Sometimes UB like this is relevant to the person's question/problem
, so ignoring it might be ignoring the problem. Besides, it's an
easy fix and why not use the context as an opportunity to educate?


Either one is posting a compilable, runnable example, or one is
not. If not, why bother with #include <stdio.h>, or a main
function at all?

Ignoring the fact that Twink is a troll, if not posting a complete
compilable and runnable program, why bother posting at all? Think
of the electrons that could be saved. You will save time and be
able to contribute to PETE.
 
S

s0suk3

Sometimes UB like this is relevant to the person's question/problem, so
ignoring it might be ignoring the problem. Besides, it's an easy fix and
why not use the context as an opportunity to educate?


Either one is posting a compilable, runnable example, or one is not. If
not, why bother with #include <stdio.h>, or a main function at all?

It *is* compilable and runnable, but perhaps not with all compilers.
AFAIK, the standard states that an implementation may accept an
implementation-defined prototype for main(). I'd expect 'void
main(void)' to be a common choice for such prototype, seems it looks
fairly natural and is the one used in other languages.

Sebastian
 
S

santosh

(e-mail address removed) wrote:

AFAIK, the standard states that an implementation may accept an
implementation-defined prototype for main(). I'd expect 'void
main(void)' to be a common choice for such prototype, seems it looks
fairly natural and is the one used in other languages.

I would always return a sensible value back to the system. Returning
garbage values (which is what happens when you use void main) breaks
scripts and wrapper programs.
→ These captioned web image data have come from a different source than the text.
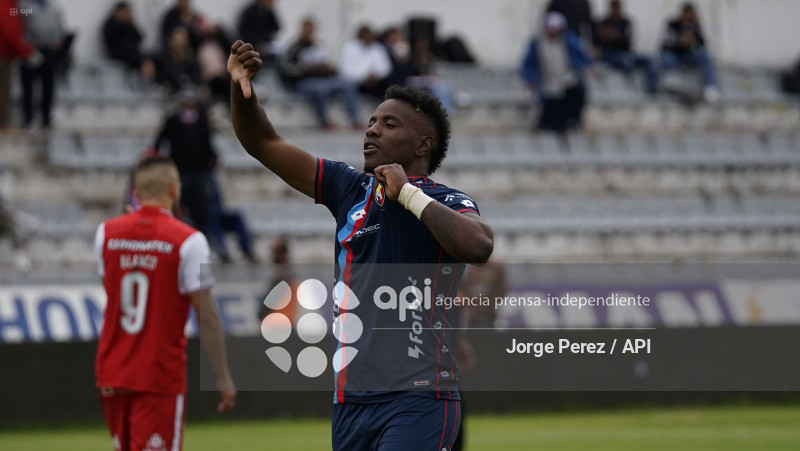 FBL LIGA ECUABET TECNICO NACIONAL
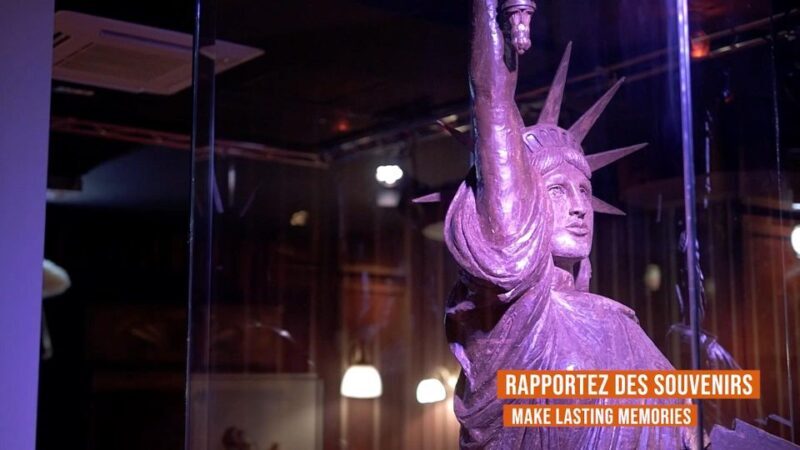 Colmar: Chocolate Museum Entrance Ticket - FAQs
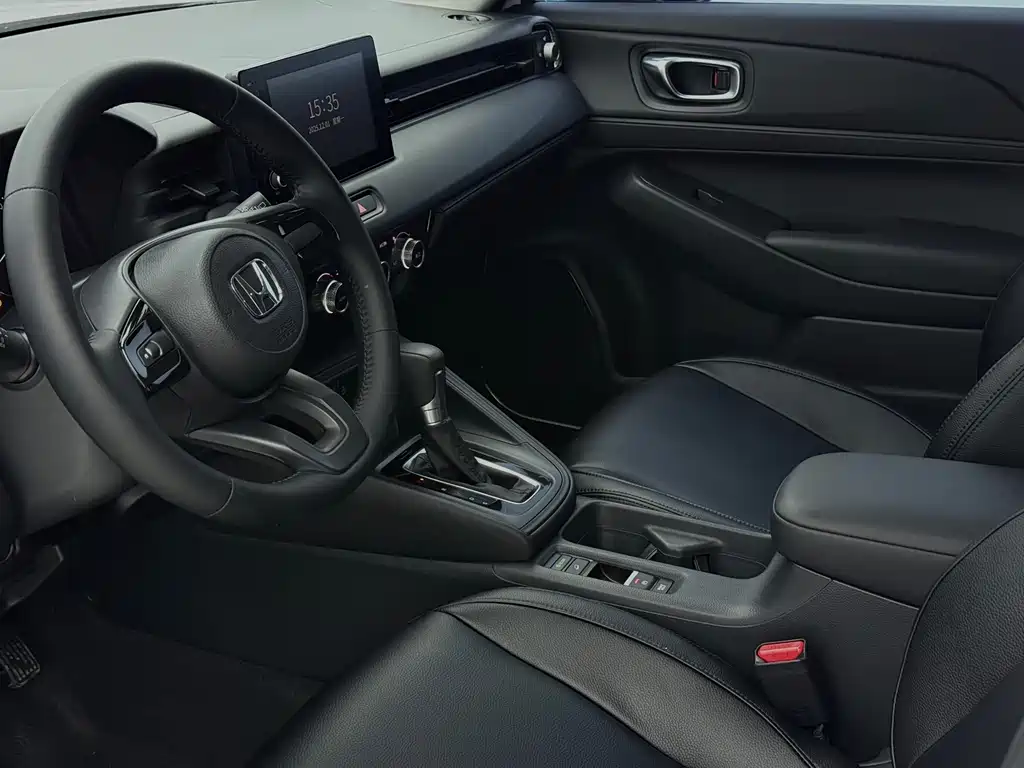 Honda Vezel 2023 — фото 15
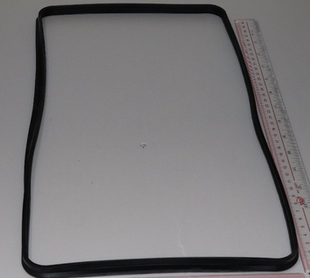 BG3405W微波炉密封圈 美 348E SSW BG3403 TR934FMJ L300E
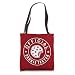 Official Cookie Tester - Funny Cookie Christmas Tote Bag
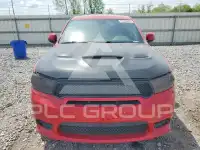 2018 Dodge DURANGO фото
Just return 0 or EXIT_FAILURE. Why is
this so hard?
 
R

Richard Bos

On Aug 3, 3:23 am, (e-mail address removed) (blargg) wrote:

It *is* compilable and runnable, but perhaps not with all compilers.

So is

int WINAPI WinMain(HINSTANCE instance, HINSTANCE previnst__,
PSTR cmdline, int showmode)

but you wouldn't recommend that as a sensible form of the main program
to be posted to this newsgroup, would you?

Richard
 
D

David Mathog

Then why the superfluous cast in the fwrite call?

(void) fwrite(buffer, size, count, stdout);

Tells the compiler (and anybody reading the program) that the return
value is intentionally being ignored. Leave that off and in their
pickier modes many compilers will issue a warning about the unused
return value.

Regards,

David Mathog
 
D

David Mathog

For this small test program:

#include <stdio.h>
void main(void){
char buffer[]="ABCDEFGHIJKLMNOPQRSTUVWXYZ\n";
int size, count;
size = 27; /* always a small number which will fit in an int */
count = 1; /* ditto */
(void) fwrite(buffer, size, count, stdout);
You got good replies for these questions. Something I wanted to add is
that you got the order of size/nmemb arguments in the fwrite call
wrong; it's even harder to see that because of the misleading variable
names.
It should be
1 27
fwrite(buffer, count, size, stdout);

I know what you're saying, but in this instance I really did intend that
it be one big write. The example program was derived from a real one
where a large buffer had to be written entirely. Simplified a bit, the
original code was like this:

size=262144;
if(!fwrite(buffer,size,1,stdout)failure_function("message");

What you are saying is correct and useful if there is something to be
gained by knowing that 123456 out of 2626144 characters were written
before the output failed. In this instance a failure is a failure and
that extra information is not needed.